▶ **Problem to work on**:
Every record shown here must be duplicated without change.

===== Data for review =====

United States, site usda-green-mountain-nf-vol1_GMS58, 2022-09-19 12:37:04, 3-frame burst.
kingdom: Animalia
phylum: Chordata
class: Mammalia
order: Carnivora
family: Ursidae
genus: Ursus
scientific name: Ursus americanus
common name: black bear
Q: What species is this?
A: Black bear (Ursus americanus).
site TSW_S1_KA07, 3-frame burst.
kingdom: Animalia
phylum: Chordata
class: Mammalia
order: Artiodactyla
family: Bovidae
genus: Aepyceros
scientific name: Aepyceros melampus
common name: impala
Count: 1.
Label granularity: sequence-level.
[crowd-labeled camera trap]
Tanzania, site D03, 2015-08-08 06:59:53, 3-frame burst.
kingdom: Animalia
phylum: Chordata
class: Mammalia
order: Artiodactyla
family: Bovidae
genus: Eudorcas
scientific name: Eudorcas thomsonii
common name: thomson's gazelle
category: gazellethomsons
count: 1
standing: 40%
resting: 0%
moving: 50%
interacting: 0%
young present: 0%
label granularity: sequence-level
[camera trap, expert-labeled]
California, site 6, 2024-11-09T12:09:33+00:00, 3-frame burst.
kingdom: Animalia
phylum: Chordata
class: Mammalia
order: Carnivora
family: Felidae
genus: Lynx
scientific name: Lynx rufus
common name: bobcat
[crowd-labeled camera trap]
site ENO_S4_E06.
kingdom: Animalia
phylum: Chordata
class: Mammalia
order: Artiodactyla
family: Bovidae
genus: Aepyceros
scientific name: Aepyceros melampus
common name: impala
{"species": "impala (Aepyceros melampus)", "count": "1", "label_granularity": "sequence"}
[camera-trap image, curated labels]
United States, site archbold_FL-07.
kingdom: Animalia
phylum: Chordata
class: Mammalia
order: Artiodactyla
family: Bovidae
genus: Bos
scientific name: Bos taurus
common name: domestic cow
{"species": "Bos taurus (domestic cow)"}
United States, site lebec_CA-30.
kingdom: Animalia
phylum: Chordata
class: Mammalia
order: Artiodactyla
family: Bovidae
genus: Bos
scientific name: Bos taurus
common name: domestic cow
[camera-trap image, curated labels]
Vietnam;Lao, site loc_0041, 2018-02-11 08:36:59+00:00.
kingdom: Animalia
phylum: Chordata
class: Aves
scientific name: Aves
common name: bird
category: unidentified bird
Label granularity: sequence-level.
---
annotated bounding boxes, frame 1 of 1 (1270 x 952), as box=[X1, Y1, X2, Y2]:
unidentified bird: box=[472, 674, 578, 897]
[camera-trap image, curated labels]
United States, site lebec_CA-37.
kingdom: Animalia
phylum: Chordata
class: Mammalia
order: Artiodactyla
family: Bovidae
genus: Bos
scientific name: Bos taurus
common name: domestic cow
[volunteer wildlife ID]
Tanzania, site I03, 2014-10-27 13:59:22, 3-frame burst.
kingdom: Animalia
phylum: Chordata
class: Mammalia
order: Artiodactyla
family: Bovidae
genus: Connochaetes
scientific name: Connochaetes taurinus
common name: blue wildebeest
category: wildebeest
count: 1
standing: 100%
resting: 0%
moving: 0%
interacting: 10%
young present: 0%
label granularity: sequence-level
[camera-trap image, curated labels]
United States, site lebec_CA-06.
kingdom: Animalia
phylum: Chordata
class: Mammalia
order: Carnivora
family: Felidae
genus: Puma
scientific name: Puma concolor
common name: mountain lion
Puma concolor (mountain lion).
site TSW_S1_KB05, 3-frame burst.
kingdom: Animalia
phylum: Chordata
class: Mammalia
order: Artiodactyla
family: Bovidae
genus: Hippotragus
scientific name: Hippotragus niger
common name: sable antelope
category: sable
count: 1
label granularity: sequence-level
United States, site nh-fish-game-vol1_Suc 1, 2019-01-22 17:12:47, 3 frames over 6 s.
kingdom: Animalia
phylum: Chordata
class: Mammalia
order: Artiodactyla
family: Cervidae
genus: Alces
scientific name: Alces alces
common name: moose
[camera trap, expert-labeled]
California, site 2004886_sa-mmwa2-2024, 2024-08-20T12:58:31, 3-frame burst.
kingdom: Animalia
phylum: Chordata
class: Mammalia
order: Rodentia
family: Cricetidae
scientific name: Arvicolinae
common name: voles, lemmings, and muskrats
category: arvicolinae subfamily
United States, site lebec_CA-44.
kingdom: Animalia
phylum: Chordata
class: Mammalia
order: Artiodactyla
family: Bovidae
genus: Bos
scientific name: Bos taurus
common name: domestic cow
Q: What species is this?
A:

=====

▶ **Task response**:
United States, site usda-green-mountain-nf-vol1_GMS58, 2022-09-19 12:37:04, 3-frame burst.
kingdom: Animalia
phylum: Chordata
class: Mammalia
order: Carnivora
family: Ursidae
genus: Ursus
scientific name: Ursus americanus
common name: black bear
Q: What species is this?
A: Black bear (Ursus americanus).
site TSW_S1_KA07, 3-frame burst.
kingdom: Animalia
phylum: Chordata
class: Mammalia
order: Artiodactyla
family: Bovidae
genus: Aepyceros
scientific name: Aepyceros melampus
common name: impala
Count: 1.
Label granularity: sequence-level.
[crowd-labeled camera trap]
Tanzania, site D03, 2015-08-08 06:59:53, 3-frame burst.
kingdom: Animalia
phylum: Chordata
class: Mammalia
order: Artiodactyla
family: Bovidae
genus: Eudorcas
scientific name: Eudorcas thomsonii
common name: thomson's gazelle
category: gazellethomsons
count: 1
standing: 40%
resting: 0%
moving: 50%
interacting: 0%
young present: 0%
label granularity: sequence-level
[camera trap, expert-labeled]
California, site 6, 2024-11-09T12:09:33+00:00, 3-frame burst.
kingdom: Animalia
phylum: Chordata
class: Mammalia
order: Carnivora
family: Felidae
genus: Lynx
scientific name: Lynx rufus
common name: bobcat
[crowd-labeled camera trap]
site ENO_S4_E06.
kingdom: Animalia
phylum: Chordata
class: Mammalia
order: Artiodactyla
family: Bovidae
genus: Aepyceros
scientific name: Aepyceros melampus
common name: impala
{"species": "impala (Aepyceros melampus)", "count": "1", "label_granularity": "sequence"}
[camera-trap image, curated labels]
United States, site archbold_FL-07.
kingdom: Animalia
phylum: Chordata
class: Mammalia
order: Artiodactyla
family: Bovidae
genus: Bos
scientific name: Bos taurus
common name: domestic cow
{"species": "Bos taurus (domestic cow)"}
United States, site lebec_CA-30.
kingdom: Animalia
phylum: Chordata
class: Mammalia
order: Artiodactyla
family: Bovidae
genus: Bos
scientific name: Bos taurus
common name: domestic cow
[camera-trap image, curated labels]
Vietnam;Lao, site loc_0041, 2018-02-11 08:36:59+00:00.
kingdom: Animalia
phylum: Chordata
class: Aves
scientific name: Aves
common name: bird
category: unidentified bird
Label granularity: sequence-level.
---
annotated bounding boxes, frame 1 of 1 (1270 x 952), as box=[X1, Y1, X2, Y2]:
unidentified bird: box=[472, 674, 578, 897]
[camera-trap image, curated labels]
United States, site lebec_CA-37.
kingdom: Animalia
phylum: Chordata
class: Mammalia
order: Artiodactyla
family: Bovidae
genus: Bos
scientific name: Bos taurus
common name: domestic cow
[volunteer wildlife ID]
Tanzania, site I03, 2014-10-27 13:59:22, 3-frame burst.
kingdom: Animalia
phylum: Chordata
class: Mammalia
order: Artiodactyla
family: Bovidae
genus: Connochaetes
scientific name: Connochaetes taurinus
common name: blue wildebeest
category: wildebeest
count: 1
standing: 100%
resting: 0%
moving: 0%
interacting: 10%
young present: 0%
label granularity: sequence-level
[camera-trap image, curated labels]
United States, site lebec_CA-06.
kingdom: Animalia
phylum: Chordata
class: Mammalia
order: Carnivora
family: Felidae
genus: Puma
scientific name: Puma concolor
common name: mountain lion
Puma concolor (mountain lion).
site TSW_S1_KB05, 3-frame burst.
kingdom: Animalia
phylum: Chordata
class: Mammalia
order: Artiodactyla
family: Bovidae
genus: Hippotragus
scientific name: Hippotragus niger
common name: sable antelope
category: sable
count: 1
label granularity: sequence-level
United States, site nh-fish-game-vol1_Suc 1, 2019-01-22 17:12:47, 3 frames over 6 s.
kingdom: Animalia
phylum: Chordata
class: Mammalia
order: Artiodactyla
family: Cervidae
genus: Alces
scientific name: Alces alces
common name: moose
[camera trap, expert-labeled]
California, site 2004886_sa-mmwa2-2024, 2024-08-20T12:58:31, 3-frame burst.
kingdom: Animalia
phylum: Chordata
class: Mammalia
order: Rodentia
family: Cricetidae
scientific name: Arvicolinae
common name: voles, lemmings, and muskrats
category: arvicolinae subfamily
United States, site lebec_CA-44.
kingdom: Animalia
phylum: Chordata
class: Mammalia
order: Artiodactyla
family: Bovidae
genus: Bos
scientific name: Bos taurus
common name: domestic cow
Q: What species is this?
A:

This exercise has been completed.